Fadime, 1996 yılında tanıştığı İsveçli Patrick’le beraber olduğu için babası, erkek kardeşi ve sülalesindeki diğer erkekler tarafından yıllardır ölümle tehdit ediliyordu. O, bütün bunları daha 1998 yılında İsveç televizyonundaki Striptease isimli tartışma programında kamuoyunun bilgisine sunarak kendi konumundaki göçmen kızların sesi olmuştu.

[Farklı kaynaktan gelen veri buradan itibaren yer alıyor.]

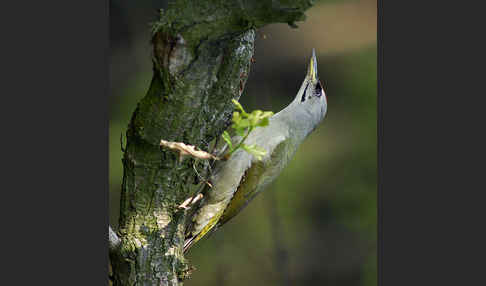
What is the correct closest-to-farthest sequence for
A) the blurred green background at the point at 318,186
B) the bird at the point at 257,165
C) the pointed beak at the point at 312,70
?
the bird at the point at 257,165, the pointed beak at the point at 312,70, the blurred green background at the point at 318,186

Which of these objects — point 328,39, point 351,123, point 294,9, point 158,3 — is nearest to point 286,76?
point 328,39

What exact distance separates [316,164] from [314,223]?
31cm

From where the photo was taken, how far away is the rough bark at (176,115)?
3.90 feet

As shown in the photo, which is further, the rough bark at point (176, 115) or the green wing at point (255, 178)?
the green wing at point (255, 178)

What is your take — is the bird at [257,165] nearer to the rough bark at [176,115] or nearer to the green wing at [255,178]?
the green wing at [255,178]

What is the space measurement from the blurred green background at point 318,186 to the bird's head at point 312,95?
0.46 feet

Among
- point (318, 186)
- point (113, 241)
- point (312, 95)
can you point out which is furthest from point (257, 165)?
point (318, 186)

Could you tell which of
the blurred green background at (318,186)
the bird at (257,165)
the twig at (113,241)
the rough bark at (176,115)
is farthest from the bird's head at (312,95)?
the twig at (113,241)

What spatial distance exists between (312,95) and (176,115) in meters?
0.86

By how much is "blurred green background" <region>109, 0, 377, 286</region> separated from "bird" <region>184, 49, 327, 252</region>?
0.55ft

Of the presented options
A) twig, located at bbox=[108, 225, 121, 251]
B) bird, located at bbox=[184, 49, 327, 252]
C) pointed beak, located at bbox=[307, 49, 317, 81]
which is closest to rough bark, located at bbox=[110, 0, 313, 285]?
twig, located at bbox=[108, 225, 121, 251]

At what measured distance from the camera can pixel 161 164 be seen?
1.38m

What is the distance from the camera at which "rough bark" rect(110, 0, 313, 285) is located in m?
1.19

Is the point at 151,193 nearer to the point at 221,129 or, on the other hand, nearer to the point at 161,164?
the point at 161,164
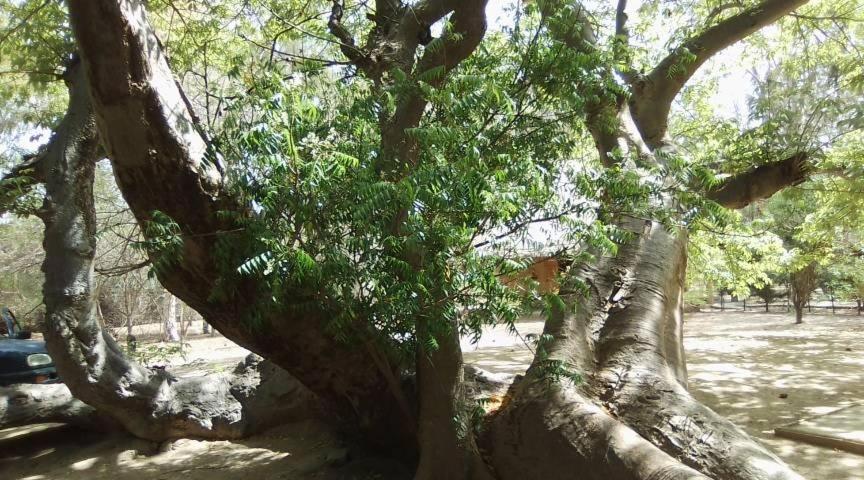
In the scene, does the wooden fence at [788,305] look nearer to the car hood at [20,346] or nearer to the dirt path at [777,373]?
the dirt path at [777,373]

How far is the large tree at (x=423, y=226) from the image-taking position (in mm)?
2551

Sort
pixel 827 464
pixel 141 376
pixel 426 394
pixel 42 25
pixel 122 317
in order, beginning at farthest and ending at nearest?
1. pixel 122 317
2. pixel 42 25
3. pixel 141 376
4. pixel 827 464
5. pixel 426 394

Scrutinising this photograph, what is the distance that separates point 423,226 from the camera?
8.45 feet

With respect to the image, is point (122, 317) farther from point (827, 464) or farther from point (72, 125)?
point (827, 464)

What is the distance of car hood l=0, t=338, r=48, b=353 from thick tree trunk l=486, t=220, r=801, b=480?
18.9 ft

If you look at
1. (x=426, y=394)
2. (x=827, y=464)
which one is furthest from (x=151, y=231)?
(x=827, y=464)

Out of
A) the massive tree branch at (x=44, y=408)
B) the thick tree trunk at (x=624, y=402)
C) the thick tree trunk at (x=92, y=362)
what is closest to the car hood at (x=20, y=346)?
the massive tree branch at (x=44, y=408)

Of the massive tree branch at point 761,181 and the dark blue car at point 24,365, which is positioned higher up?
the massive tree branch at point 761,181

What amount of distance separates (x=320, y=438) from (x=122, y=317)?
52.2 ft

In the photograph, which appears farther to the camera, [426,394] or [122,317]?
[122,317]

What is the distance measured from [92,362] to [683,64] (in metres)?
6.41

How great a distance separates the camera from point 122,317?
59.8ft

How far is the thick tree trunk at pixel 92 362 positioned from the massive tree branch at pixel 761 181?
4.81 metres

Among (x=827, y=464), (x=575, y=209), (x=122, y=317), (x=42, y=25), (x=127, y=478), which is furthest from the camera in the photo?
(x=122, y=317)
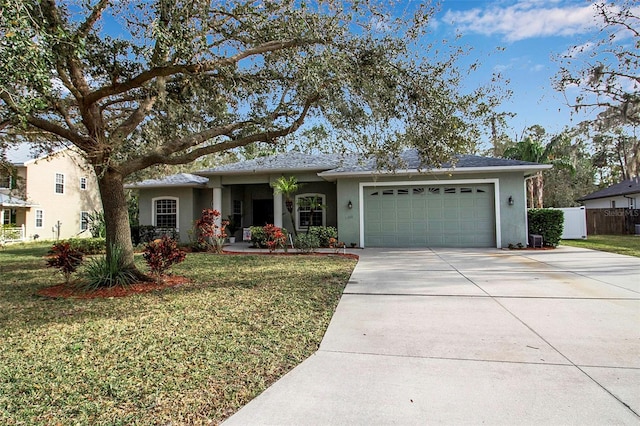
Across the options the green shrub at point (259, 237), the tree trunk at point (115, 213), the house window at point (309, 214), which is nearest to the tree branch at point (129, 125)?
the tree trunk at point (115, 213)

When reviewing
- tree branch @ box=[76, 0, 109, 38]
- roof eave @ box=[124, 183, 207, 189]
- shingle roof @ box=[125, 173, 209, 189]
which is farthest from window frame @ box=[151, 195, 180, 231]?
tree branch @ box=[76, 0, 109, 38]

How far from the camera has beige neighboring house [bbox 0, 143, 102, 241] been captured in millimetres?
19453

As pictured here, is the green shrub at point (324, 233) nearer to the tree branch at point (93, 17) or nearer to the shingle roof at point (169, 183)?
the shingle roof at point (169, 183)

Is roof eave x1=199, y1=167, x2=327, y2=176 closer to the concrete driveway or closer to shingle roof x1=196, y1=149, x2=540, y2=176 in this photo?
shingle roof x1=196, y1=149, x2=540, y2=176

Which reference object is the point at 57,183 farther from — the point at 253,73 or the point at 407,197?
the point at 407,197

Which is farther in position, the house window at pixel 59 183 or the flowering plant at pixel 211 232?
the house window at pixel 59 183

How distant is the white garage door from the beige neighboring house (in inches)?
585

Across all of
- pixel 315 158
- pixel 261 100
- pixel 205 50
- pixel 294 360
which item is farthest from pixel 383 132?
pixel 315 158

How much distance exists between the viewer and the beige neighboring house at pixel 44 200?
19.5m

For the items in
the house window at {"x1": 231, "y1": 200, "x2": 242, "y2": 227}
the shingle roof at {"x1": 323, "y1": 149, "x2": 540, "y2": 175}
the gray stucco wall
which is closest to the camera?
the shingle roof at {"x1": 323, "y1": 149, "x2": 540, "y2": 175}

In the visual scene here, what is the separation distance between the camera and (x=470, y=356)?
3396 mm

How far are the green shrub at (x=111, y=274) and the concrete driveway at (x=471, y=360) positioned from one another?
4.25 metres

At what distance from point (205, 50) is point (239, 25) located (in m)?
1.16

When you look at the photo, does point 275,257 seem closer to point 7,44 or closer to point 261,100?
point 261,100
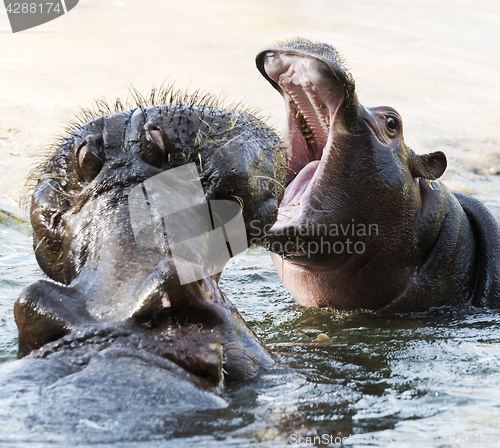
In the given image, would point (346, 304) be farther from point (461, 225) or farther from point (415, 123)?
point (415, 123)

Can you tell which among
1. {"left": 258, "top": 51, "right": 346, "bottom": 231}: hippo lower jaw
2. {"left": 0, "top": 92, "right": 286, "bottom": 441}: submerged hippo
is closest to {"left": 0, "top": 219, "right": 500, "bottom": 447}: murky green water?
{"left": 0, "top": 92, "right": 286, "bottom": 441}: submerged hippo

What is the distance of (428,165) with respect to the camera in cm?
495

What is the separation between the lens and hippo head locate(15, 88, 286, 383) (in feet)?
6.40

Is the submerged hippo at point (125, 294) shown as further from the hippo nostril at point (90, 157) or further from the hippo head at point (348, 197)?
the hippo head at point (348, 197)

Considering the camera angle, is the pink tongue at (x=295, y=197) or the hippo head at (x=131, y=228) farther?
the pink tongue at (x=295, y=197)

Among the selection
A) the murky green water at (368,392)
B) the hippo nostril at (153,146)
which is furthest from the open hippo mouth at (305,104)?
the hippo nostril at (153,146)

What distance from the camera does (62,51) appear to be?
13.0 m

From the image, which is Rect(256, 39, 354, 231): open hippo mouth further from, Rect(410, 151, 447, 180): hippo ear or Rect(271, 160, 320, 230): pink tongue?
Rect(410, 151, 447, 180): hippo ear

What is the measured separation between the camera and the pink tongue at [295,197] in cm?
460

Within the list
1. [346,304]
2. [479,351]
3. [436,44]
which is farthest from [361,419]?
[436,44]

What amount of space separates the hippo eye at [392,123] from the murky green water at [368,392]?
1331 millimetres

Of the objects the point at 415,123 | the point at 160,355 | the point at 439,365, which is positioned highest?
the point at 160,355

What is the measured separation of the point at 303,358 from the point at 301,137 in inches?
113

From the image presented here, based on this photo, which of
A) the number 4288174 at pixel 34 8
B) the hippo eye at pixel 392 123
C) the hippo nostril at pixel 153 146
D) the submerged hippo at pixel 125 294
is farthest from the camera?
the number 4288174 at pixel 34 8
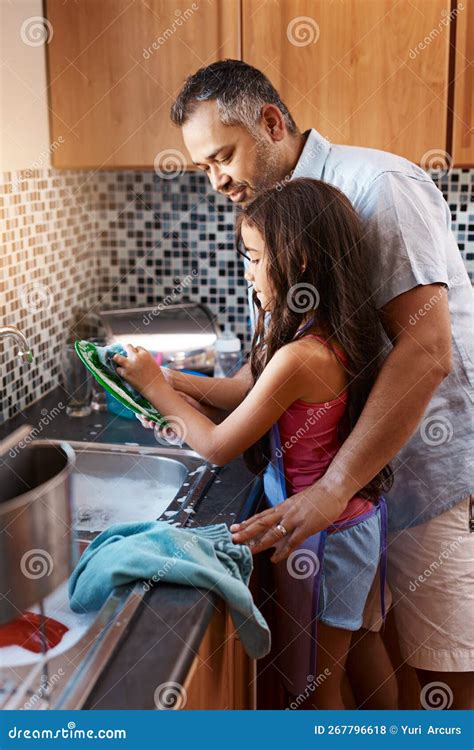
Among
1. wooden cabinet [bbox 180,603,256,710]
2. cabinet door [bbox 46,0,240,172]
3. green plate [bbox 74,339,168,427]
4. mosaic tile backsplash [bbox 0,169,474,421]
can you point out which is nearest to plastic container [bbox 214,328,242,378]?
mosaic tile backsplash [bbox 0,169,474,421]

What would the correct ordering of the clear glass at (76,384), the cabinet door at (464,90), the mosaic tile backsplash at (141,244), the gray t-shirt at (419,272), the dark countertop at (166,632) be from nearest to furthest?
the dark countertop at (166,632) < the gray t-shirt at (419,272) < the cabinet door at (464,90) < the clear glass at (76,384) < the mosaic tile backsplash at (141,244)

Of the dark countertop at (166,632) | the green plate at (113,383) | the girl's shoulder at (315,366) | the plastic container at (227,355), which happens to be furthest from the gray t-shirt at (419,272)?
the plastic container at (227,355)

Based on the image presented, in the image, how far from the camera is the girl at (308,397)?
3.85ft

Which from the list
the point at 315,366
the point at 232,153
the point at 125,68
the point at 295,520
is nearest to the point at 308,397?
the point at 315,366

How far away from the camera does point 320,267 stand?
1184mm

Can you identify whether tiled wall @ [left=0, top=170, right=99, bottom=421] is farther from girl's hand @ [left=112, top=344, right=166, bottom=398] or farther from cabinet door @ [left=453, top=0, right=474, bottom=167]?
cabinet door @ [left=453, top=0, right=474, bottom=167]

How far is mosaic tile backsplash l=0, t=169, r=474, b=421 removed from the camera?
1.86 m

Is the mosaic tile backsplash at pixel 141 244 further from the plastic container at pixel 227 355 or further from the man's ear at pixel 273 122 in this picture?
the man's ear at pixel 273 122

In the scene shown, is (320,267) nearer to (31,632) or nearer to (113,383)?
(113,383)

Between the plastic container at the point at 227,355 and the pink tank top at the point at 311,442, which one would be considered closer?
the pink tank top at the point at 311,442

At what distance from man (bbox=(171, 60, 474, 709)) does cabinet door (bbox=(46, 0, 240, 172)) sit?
0.33 metres

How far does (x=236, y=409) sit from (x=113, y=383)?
0.60ft

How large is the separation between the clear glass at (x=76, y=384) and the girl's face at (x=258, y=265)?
24.1 inches

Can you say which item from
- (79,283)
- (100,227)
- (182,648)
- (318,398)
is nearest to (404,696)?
(318,398)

Yine 98 yılının Mayıs ayında Fadime’nin babası ve erkek kardeşi onu tehdit ettikleri ve dövdükleri için hakim huzuruna çıkarak ceza almışlardı. Fadime mahkemede, babasının ve kardeşinin onu öldüreceklerinden hiç kuşkusu olmadığını ifade etmişti.
Bu olayın ardından Fadime bir kez daha, Uppsala merkezinin meydanında erkek kardeşinin saldırısına uğradı. Ardından, erkek arkadaşı Patrick arabasıyla kaza yaparak öldü. Hem de tam beraber yaşayacakları eve taşınacakları gün.
Uzun süre kazanın sabotaj olduğu söylentileri ortalıkta dolaştıysa da polis bunu doğrulayan bir kanıt bulamadı. Fadime’nin ölümünün ardından polisin kaza dosyasını tekrar açması gündeme geldi.
Fadime’nin trajik ölümü bütün İsveç’i ayağa kaldırdı. Kamuoyunun dikkati bir kez daha özelde göçmen kızların, genelde ise göçmenlerin sorunlarına çekildi.
Fadime’nin ablasının İsveç basınına yaptığı açıklamalara göre baba Rahmi Şahindal; guru kırılmış, namusu elden gitmiş hastalıklı ve zavallı bir insandı. Rahmi Şahindal da avukatına, Fadime’nin kendisini bütün dünyaya rezil ettiğini ve onu öldürmekten başka çaresinin kalmadığını söyledi.
Adalet Bakanı Thomas Bodström, kanun ve kuralların daha etkili hale getirilmesi için çalışacaklarını söylerken, Entegrasyon Bakanı Mona Sahlin, göçmen ailelerin kızlarını erken yaşta evlendirmesine olanak veren medeni kanunun değiştirileceğine dair söz verdi.
Eşitlik Bakanı Margaretha Winberg ise şiddet ve ölüm tehditi altında yaşayan göçmen kadınlar için acil sığınma evleri açmaya çalışacakları sözünü verdi.
Cinayet, Stochkolm’ün dışında Uppsala, Göteborg ve Malmö gibi şehirlerde de göçmen ve İsveçlilerden oluşan büyük halk kitleleri tarafından protesto edildi.
Kürt Federasyonu Başkanı Keya izol, cinayet ile ilgili olarak yaptığı açıklamasında, bu tür olayların Kürt toplumuna büyük zarar verdiğini belirterek,
“Kızların haklarını yok sayan, erkek ve kız çocuklarına farklı davranan, en yakınına şiddet uygulattıran, insan haklarına ve cinsler arasındaki eşitliğe saygı duymayan çağdışı zihniyetlere karşı tavır aldığımızı açık ve net olarak belirtiyorum. Bu tavrımız örgütümüzün önümüzdeki günlerdeki çalışmalarında öncelikli sırayı alacaktır. Sözünü ettigimiz değerleri yok sayanlar, Kürt toplumu içinde dışlanacak ve yargılanacaktır.” diyor.